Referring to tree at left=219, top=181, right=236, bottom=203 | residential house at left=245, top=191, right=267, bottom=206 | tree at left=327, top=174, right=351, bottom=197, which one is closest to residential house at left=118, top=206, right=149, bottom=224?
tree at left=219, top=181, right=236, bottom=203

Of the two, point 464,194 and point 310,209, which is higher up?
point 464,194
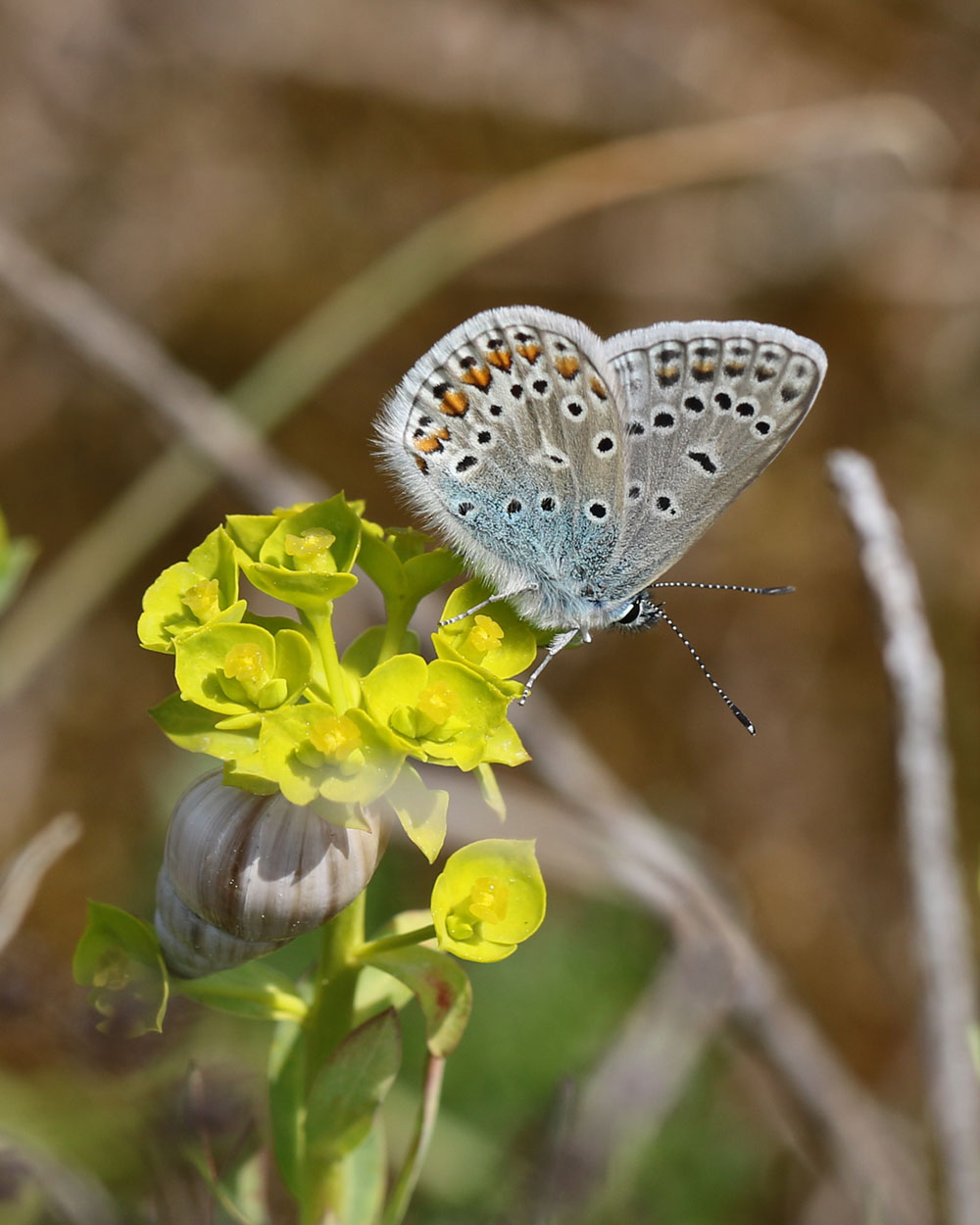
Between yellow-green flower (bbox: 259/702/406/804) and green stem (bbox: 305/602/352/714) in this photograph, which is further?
green stem (bbox: 305/602/352/714)

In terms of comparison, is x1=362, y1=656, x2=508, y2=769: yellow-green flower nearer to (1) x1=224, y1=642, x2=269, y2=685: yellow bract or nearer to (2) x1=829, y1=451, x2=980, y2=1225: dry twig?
(1) x1=224, y1=642, x2=269, y2=685: yellow bract

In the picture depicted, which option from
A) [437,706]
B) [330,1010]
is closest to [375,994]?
[330,1010]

■ ■ ■ ■ ■ ■ ■

Copy out the whole listing above word for word, leaving out the pictures.

Referring to tree at left=219, top=181, right=236, bottom=203 | residential house at left=245, top=191, right=267, bottom=206 | tree at left=327, top=174, right=351, bottom=197, which one is closest to residential house at left=118, top=206, right=149, bottom=224?
tree at left=219, top=181, right=236, bottom=203

Of the two, point 464,194 and point 310,209, which is higher up?
point 464,194
Between yellow-green flower (bbox: 259/702/406/804) and green stem (bbox: 305/602/352/714) in this photograph, which is further?
green stem (bbox: 305/602/352/714)

In terms of comparison, is x1=362, y1=656, x2=508, y2=769: yellow-green flower nearer to (1) x1=224, y1=642, x2=269, y2=685: yellow bract or nearer to (2) x1=829, y1=451, x2=980, y2=1225: dry twig?
(1) x1=224, y1=642, x2=269, y2=685: yellow bract

In the picture depicted, which option from
A) [437,706]
B) [330,1010]
is closest to [375,994]?
[330,1010]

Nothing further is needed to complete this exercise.